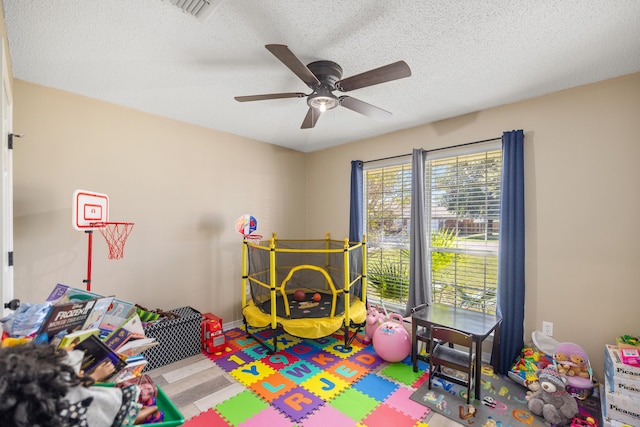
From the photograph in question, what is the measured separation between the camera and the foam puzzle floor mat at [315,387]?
1.96 metres

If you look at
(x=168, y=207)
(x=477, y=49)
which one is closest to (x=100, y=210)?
(x=168, y=207)

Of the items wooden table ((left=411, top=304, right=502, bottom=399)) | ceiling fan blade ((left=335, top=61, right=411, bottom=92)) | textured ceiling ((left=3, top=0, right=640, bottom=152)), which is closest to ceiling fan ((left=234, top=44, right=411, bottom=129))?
ceiling fan blade ((left=335, top=61, right=411, bottom=92))

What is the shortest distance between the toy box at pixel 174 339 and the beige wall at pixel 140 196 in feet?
1.25

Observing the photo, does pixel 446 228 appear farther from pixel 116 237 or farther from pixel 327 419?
pixel 116 237

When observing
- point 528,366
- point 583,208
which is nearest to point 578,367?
point 528,366

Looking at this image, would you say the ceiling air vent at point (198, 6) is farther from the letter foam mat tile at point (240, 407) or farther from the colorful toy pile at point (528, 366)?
the colorful toy pile at point (528, 366)

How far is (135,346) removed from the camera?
3.39 feet

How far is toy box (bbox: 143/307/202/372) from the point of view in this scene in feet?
8.41

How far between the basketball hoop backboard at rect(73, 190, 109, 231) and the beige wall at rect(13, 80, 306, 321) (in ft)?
1.76

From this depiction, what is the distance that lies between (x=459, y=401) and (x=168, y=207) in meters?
3.17

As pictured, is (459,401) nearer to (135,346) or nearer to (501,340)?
(501,340)

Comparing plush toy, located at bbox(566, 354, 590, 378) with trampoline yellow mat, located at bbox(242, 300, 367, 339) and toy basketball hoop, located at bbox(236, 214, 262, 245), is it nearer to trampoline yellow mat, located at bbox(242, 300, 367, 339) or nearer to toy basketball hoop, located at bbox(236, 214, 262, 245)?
trampoline yellow mat, located at bbox(242, 300, 367, 339)

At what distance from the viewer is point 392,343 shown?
2.63 metres

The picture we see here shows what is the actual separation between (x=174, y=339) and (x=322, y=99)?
2.54 m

_ _ _ _ _ _ _

--- Problem to solve ---
Rewrite the lines above, replacing every "beige wall" with "tan wall" and leaving everything else the same. Leave the pictures out.

--- Reply ---
From the photograph in question, what is the measured separation between the camera and the foam puzzle floor mat at [315,387]?
1.96 metres

If you look at
(x=168, y=207)
(x=477, y=49)
which one is closest to (x=100, y=210)?
(x=168, y=207)

Of the items wooden table ((left=411, top=304, right=502, bottom=399)) | ceiling fan blade ((left=335, top=61, right=411, bottom=92)) | textured ceiling ((left=3, top=0, right=640, bottom=152)), which is closest to ceiling fan ((left=234, top=44, right=411, bottom=129))?
ceiling fan blade ((left=335, top=61, right=411, bottom=92))

What is the shortest distance between the toy box at pixel 174 339 and the tan wall at pixel 140 196 in feet?
1.25

Observing the photo, does pixel 446 228 appear farther from pixel 116 237 or farther from pixel 327 419?
pixel 116 237

When observing
- point 528,366
- point 583,208
which is nearest to point 578,367?
point 528,366

Looking at this image, would you say the ceiling air vent at point (198, 6) is farther from the letter foam mat tile at point (240, 407) or farther from the colorful toy pile at point (528, 366)?
the colorful toy pile at point (528, 366)

How far is (135,346) removed from the camera?
3.39 feet

How far is toy box (bbox: 143/307/202/372) from the point of view in this scene in feet?
8.41

How far between the basketball hoop backboard at rect(73, 190, 109, 231) and the tan wall at rect(13, 80, 306, 321) (in ft)?
1.76

From this depiction, what is the distance that lies between (x=459, y=401) and (x=168, y=207) in meters?
3.17

As pictured, is (459,401) nearer to (135,346) or nearer to (501,340)?
(501,340)

Comparing plush toy, located at bbox(566, 354, 590, 378) with trampoline yellow mat, located at bbox(242, 300, 367, 339) and toy basketball hoop, located at bbox(236, 214, 262, 245), is it nearer to trampoline yellow mat, located at bbox(242, 300, 367, 339) or nearer to toy basketball hoop, located at bbox(236, 214, 262, 245)?
trampoline yellow mat, located at bbox(242, 300, 367, 339)

At what distance from the viewer is point 392,343 shown?
2.63 metres

The picture we see here shows what is the actual separation between (x=174, y=339) and (x=322, y=99)?
2.54 m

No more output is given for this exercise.